Nu er naar het oordeel van de rechtbank onvoldoende wettig en overtuigend bewijs is voor het ten laste gelegde, zal verdachte hiervan worden vrijgesproken.
Beslag
De rechtbank is van oordeel dat de beslag genomen goederen aan verdachte moeten worden teruggeven, nu hij wordt vrijgesproken van het ten laste gelegde.
BESLISSING
De rechtbank:
Verklaart het ten laste gelegde niet bewezen en spreekt verdachte daarvan vrij.

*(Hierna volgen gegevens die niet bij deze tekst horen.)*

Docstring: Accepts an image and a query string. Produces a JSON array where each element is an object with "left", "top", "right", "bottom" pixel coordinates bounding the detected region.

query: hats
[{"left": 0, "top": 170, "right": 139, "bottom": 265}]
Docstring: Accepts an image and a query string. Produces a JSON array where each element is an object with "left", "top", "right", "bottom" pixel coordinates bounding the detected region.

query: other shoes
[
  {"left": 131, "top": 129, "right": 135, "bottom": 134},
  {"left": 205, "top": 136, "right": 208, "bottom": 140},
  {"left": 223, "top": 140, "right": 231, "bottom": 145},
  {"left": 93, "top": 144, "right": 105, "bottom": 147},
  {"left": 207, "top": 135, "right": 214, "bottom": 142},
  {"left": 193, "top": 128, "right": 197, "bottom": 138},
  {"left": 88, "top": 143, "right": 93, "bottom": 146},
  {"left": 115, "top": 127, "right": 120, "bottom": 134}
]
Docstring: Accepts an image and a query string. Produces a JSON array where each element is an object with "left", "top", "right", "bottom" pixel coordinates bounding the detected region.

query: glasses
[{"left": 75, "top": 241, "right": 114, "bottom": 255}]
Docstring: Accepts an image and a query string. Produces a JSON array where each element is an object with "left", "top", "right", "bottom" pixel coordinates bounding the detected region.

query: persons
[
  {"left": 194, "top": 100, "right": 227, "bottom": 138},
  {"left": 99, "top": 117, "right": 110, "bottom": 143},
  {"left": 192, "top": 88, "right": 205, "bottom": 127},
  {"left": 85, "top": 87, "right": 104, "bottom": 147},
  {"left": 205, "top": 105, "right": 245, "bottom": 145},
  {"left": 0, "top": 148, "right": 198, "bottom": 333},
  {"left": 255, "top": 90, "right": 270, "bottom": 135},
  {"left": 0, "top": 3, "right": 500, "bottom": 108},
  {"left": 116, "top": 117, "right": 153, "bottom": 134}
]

Gelast de teruggave aan verdachte van:
- een gsm, merk Nokia;
- twee tassen;
- 28 zilverkleurige sealbags.
Dit vonnis is aldus gewezen door mr. L.M.E. Kiezebrink, voorzitter, mrs. H.L. Stuiver en J.M.M. van Woensel, rechters, in tegenwoordigheid van mr. B.W. Mulder, griffier, en uitgesproken op de openbare terechtzitting van 5 februari 2010.